_Task instructions_
Format as a JSON list of strings, one string per line and with blank lines omitted, the lines from the line containing "Visible in this" up to and including the line containing "the point at 141,147 <".

* START Input *

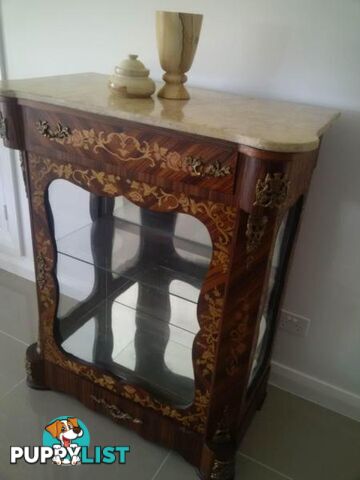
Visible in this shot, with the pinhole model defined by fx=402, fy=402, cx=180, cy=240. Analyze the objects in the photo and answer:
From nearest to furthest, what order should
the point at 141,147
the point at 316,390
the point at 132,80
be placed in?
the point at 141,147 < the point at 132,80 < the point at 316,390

* END Input *
* START Input *

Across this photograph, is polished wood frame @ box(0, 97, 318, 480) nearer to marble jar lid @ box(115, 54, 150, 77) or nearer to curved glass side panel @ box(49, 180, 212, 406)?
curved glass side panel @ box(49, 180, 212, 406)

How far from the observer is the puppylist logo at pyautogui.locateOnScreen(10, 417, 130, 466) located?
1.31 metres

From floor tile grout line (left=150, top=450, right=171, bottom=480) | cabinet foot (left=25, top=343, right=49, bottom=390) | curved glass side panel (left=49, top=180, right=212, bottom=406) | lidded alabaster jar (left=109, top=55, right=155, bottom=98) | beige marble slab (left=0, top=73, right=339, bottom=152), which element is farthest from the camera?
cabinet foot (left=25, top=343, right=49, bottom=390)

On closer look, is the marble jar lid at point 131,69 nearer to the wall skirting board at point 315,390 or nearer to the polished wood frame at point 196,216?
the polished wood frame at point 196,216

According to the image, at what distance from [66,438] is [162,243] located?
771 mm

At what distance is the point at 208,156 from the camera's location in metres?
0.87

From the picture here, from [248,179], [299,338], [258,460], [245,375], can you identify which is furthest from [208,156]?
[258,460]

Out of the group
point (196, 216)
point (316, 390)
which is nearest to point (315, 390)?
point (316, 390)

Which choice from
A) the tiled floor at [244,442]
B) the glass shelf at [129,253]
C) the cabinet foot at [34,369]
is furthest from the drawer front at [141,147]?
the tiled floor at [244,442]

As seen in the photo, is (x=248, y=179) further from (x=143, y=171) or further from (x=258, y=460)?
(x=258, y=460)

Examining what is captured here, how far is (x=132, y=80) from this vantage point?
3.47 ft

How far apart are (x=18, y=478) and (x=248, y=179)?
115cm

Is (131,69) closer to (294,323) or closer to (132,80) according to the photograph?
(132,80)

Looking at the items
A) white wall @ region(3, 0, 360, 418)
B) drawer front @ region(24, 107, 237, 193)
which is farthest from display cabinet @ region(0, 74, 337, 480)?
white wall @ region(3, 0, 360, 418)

* END Input *
* START Input *

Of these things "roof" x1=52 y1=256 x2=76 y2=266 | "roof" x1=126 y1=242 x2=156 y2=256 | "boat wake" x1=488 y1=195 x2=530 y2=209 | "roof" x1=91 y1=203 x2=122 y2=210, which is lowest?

* END Input *

_Final result_
[
  "Visible in this shot, with the pinhole model defined by fx=402, fy=402, cx=180, cy=240. Analyze the objects in the photo and answer:",
  "From nearest to furthest, what order should",
  "the point at 141,147",
  "the point at 316,390",
  "the point at 132,80",
  "be placed in?",
  "the point at 141,147 < the point at 132,80 < the point at 316,390"
]